The network thus represents every sequence of chemical reactions catalyzed by enzymes encoded in an organism’s DNA that could lead from particular nutrients to particular chemical products. Every node of the network represents an intermediary stage in some chain of reactions.

To simplify such networks enough to enable exact arithmetical analysis, Chindelevitch and Berger developed an algorithm that first identifies all the sequences of reactions that, for one reason or another, can’t occur within the context of the model; it then deletes these. Next, it identifies clusters of reactions that always work in concert: Whatever their intermediate products may be, they effectively perform a single reaction. The algorithm then collapses those clusters into a single reaction.

Most crucially, Chindelevitch and Berger were able to mathematically prove that these modifications wouldn’t affect the outcome of the analysis.

“What the exact-arithmetic approach allows you to do is respect the key assumption of the model, which is that at steady state, every metabolite is neither produced in excess nor depleted in excess,” Chindelevitch says. “The production balances the consumption for every substance.”

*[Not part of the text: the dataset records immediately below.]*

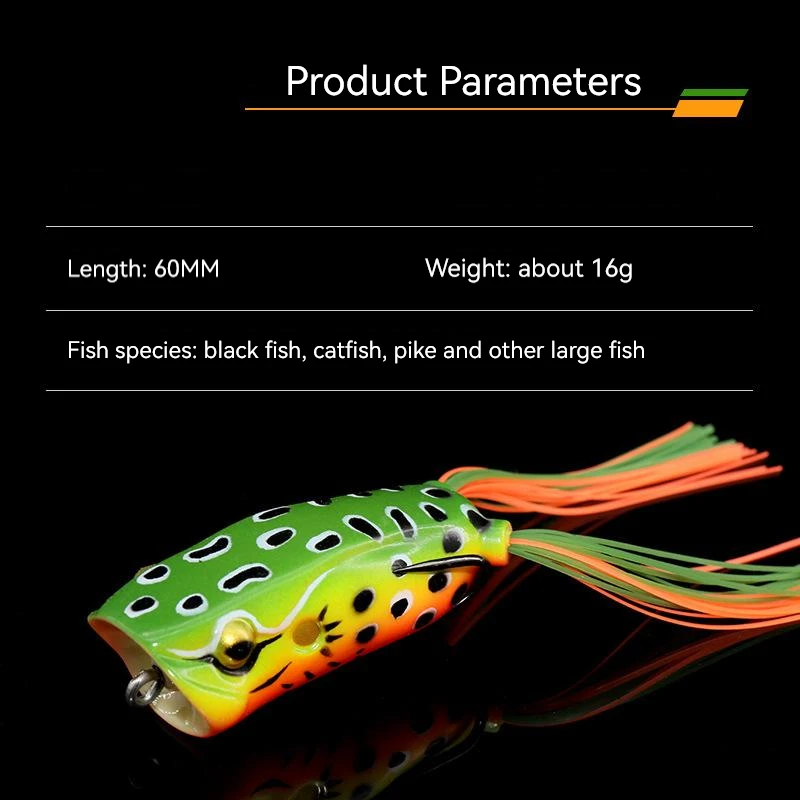 Frog Fishing Lures Gamakatsu Hook Long Cast Topwater Artificial Bait 16g Tractor Popper Lure Catch Pike Snakehead Fish Bass - 2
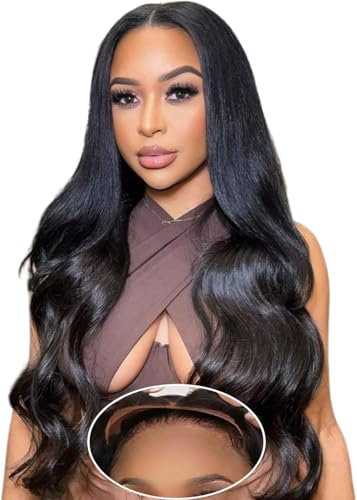 Perruque Sans Colle Cheveux Humain 4x4 Pre Cut Lace Wig Body Wave Perruque Femme Brésilien Glueless Wig Human Hair Naturelle Couleur 180% Densité 14 pouces (35cm)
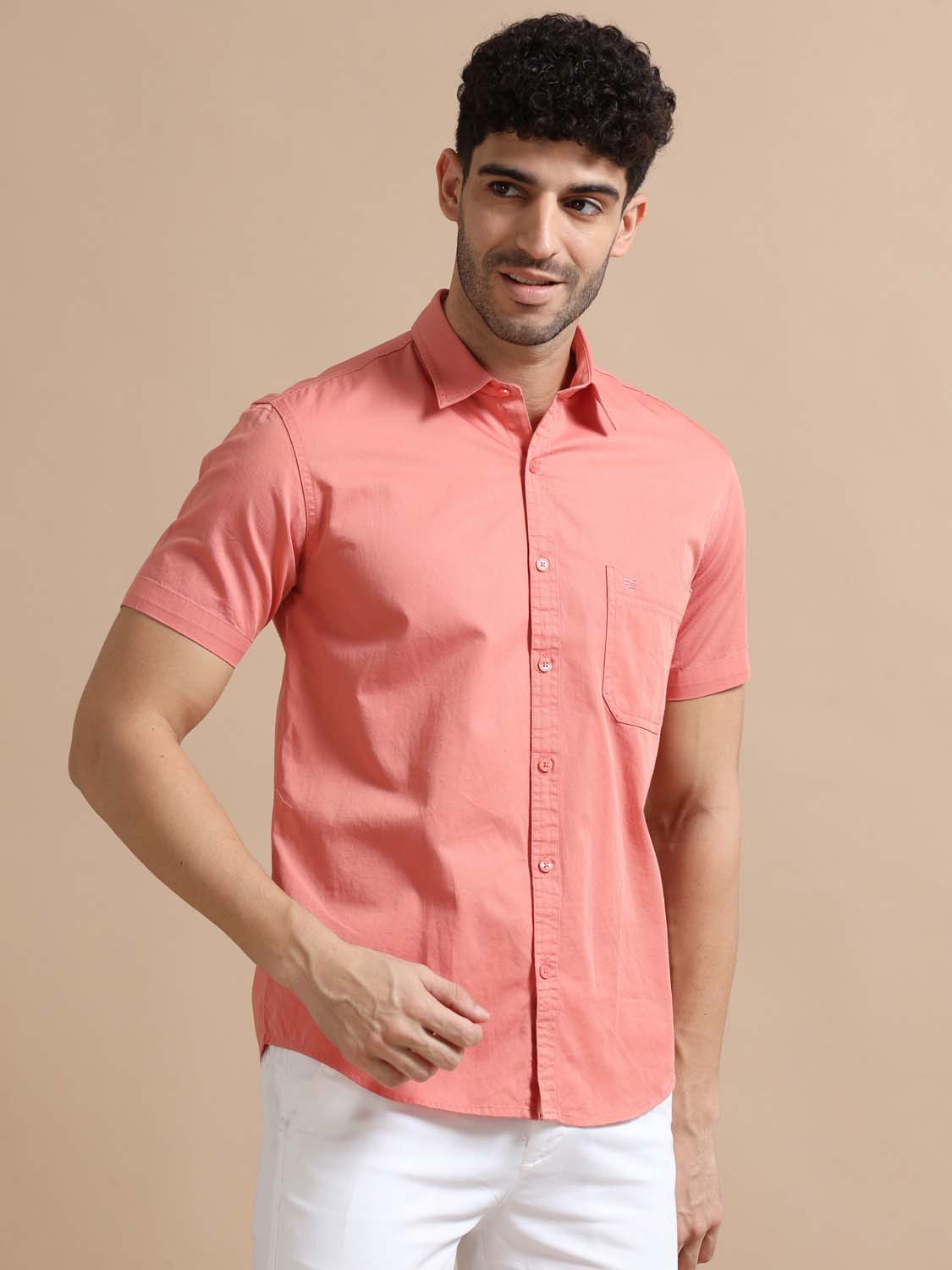 Pink Cotton Shirt for Men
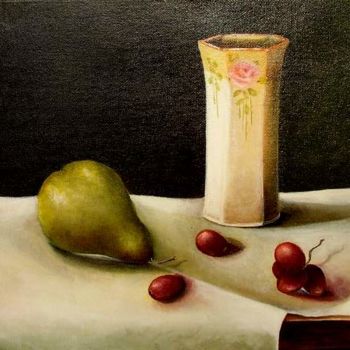 Schilderij getiteld "Green Pear" door Charlene Wooden, Origineel Kunstwerk, Olie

When Chindelevitch and Berger applied their analysis to 89 metabolic-network models in the San Diego repository, they found that 44 of them contained errors or omissions: If the products of all the reactions in the networks were in equilibrium, the organisms modeled would be unable to grow.

**Patching it up**

By adapting algorithms used in the field of compressed sensing, however, Chindelevitch and Berger are also able to identify likely locations of network errors.

Compressed sensing exploits the observation that some complex signals — such as audio recordings or digital images — that are computationally intensive to acquire can, upon acquisition, be compressed. That’s because they can be converted into a different mathematical representation that makes them appear much simpler than they did originally. It might be possible, for example, to represent an audio signal that initially consists of 44,000 samples per second of its duration as the weighted sum of a much smaller number of its constituent frequencies.

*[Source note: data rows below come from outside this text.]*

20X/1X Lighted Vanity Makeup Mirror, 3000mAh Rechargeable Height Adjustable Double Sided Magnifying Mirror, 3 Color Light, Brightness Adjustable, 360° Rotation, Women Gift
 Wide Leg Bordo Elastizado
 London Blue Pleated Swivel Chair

Compressed sensing performs the initial sampling in a clever way that allows it to build up the simpler representation from scratch, without having to pass through the more complex representation first. In the same way that compressed sensing can decompose an audio signal into the constituent frequencies with the heaviest weights, Chindelevitch and Berger’s algorithm can isolate just those links in a metabolic network that contribute most to its chemical imbalance.

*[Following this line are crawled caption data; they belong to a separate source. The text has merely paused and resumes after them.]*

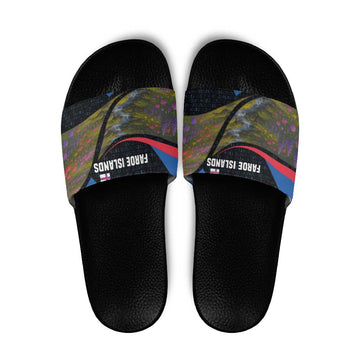 Faroe Islands Slide Sandals with Waterfall Nature Scene and Rune Pattern Design TS04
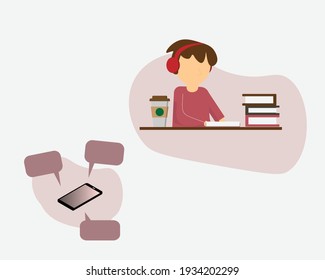 Joy of missing out (JOMO) vector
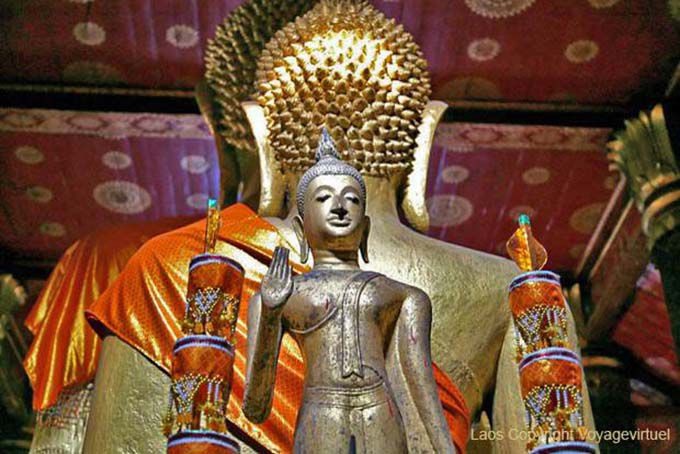 Behind the Great Buddha, Wat Mai, Luang Prabang, Lao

“We’re hoping that this work will provide an impetus to reanalyze a lot of the existing metabolic-network model reconstructions and hopefully spur some collaborations where we actually perform this analysis and suggest corrections to the model before it is published,” Chindelevitch says.

“This is not an area where one would expect there to be a problem,” says Desmond Lun, chair of the Department of Computer Science at Rutgers University, who studies computational biology. “I think [the MIT researchers’ work] will change people’s attitudes in the sense that it raises an issue that most people would have thought was not an issue, and I think it will make us a lot more careful.”

“Computers operate with limited precision because there are only so many digits that you can store — even though, I must say, they store a lot of digits,” Lun explains. “Through software, you can be more or less careful about how much precision you lose in that way. There are very, very good packages out there that try to minimize that problem. And mostly, I would have thought, and I think most people would have thought, that that would be sufficient for these metabolic models.”

Errors in the models may have gone unnoticed because analyses performed on them often comported well with empirical evidence. But “those floating-point errors vary from package to package,” Lun says. “Certainly, it would be very concerning to find that because somebody used this software package, they got these great results, and then if I used a different software package, I would not.”